■ **DIRECTION**: Put the records into a Markdown table with columns Row and Text, starting at the line that contains "Across the objects in" and running through the end of the records. Number each row and leave out blank lines.

** Start of GIVEN RECORDS **

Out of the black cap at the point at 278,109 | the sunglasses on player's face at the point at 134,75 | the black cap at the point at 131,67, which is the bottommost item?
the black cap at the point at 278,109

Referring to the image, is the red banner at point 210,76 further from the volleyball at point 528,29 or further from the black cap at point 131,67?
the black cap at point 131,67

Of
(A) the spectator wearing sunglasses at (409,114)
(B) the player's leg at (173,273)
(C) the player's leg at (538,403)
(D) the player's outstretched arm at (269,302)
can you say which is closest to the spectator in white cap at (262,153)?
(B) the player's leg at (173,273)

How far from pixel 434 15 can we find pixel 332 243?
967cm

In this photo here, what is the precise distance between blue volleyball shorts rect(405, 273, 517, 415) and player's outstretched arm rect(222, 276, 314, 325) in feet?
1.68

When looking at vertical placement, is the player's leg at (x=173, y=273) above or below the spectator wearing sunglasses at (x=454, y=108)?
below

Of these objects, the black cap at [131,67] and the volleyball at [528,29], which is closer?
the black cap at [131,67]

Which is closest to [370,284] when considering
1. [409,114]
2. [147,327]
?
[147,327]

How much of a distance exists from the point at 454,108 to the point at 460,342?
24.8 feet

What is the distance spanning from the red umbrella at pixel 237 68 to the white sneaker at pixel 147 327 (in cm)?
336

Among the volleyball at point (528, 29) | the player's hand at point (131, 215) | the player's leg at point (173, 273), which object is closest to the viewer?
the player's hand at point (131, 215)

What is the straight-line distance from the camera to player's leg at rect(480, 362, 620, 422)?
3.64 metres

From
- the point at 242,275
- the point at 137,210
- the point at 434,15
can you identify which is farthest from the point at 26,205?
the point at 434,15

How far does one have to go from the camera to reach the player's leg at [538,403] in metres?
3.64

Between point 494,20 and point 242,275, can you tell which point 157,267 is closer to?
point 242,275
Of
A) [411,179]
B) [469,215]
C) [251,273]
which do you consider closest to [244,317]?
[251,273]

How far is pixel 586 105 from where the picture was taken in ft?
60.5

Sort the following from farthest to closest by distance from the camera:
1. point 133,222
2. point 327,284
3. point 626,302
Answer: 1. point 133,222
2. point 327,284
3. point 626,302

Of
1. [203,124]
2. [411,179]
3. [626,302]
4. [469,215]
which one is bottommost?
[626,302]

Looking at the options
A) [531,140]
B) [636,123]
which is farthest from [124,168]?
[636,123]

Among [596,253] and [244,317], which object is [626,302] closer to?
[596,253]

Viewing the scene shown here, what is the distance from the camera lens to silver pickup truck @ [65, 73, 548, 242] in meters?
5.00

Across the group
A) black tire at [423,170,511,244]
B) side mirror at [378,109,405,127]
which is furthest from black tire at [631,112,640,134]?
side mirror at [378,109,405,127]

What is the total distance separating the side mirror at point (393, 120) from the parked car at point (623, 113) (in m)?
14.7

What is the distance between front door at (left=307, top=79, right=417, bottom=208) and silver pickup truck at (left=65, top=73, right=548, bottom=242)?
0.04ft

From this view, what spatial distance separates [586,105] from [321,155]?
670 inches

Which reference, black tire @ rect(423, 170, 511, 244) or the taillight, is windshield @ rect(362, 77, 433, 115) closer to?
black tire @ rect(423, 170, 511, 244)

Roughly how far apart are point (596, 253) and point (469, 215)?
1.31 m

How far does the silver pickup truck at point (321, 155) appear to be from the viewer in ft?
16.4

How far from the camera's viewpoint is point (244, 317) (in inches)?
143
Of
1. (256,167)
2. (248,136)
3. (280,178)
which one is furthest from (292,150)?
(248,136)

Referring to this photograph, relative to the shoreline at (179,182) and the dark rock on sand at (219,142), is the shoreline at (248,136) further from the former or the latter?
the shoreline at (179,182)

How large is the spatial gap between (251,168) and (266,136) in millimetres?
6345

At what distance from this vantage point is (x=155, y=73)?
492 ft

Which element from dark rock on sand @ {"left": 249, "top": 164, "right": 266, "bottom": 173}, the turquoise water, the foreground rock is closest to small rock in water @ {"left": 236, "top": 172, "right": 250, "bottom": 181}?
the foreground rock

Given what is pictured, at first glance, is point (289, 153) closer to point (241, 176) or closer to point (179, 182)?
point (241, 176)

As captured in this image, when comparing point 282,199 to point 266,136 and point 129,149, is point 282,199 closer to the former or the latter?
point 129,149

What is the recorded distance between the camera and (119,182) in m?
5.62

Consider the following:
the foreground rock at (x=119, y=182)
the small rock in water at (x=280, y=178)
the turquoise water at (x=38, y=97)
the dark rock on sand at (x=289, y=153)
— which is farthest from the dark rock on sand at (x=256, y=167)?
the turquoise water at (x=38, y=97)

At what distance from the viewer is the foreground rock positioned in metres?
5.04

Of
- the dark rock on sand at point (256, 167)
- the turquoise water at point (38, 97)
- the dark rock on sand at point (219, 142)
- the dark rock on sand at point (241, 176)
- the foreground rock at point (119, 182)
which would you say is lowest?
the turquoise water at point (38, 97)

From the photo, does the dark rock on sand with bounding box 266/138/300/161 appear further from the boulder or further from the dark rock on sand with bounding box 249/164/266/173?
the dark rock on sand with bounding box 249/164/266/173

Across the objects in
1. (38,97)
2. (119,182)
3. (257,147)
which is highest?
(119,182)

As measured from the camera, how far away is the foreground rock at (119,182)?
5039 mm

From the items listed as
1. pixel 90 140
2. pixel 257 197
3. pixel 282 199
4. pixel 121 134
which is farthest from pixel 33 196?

** End of GIVEN RECORDS **

■ **FINAL RESULT**:
| Row | Text |
|---|---|
| 1 | Across the objects in |
| 2 | 1. (38,97) |
| 3 | 2. (119,182) |
| 4 | 3. (257,147) |
| 5 | which is highest? |
| 6 | (119,182) |
| 7 | As measured from the camera, how far away is the foreground rock at (119,182)? |
| 8 | 5039 mm |
| 9 | From the items listed as |
| 10 | 1. pixel 90 140 |
| 11 | 2. pixel 257 197 |
| 12 | 3. pixel 282 199 |
| 13 | 4. pixel 121 134 |
| 14 | which is farthest from pixel 33 196? |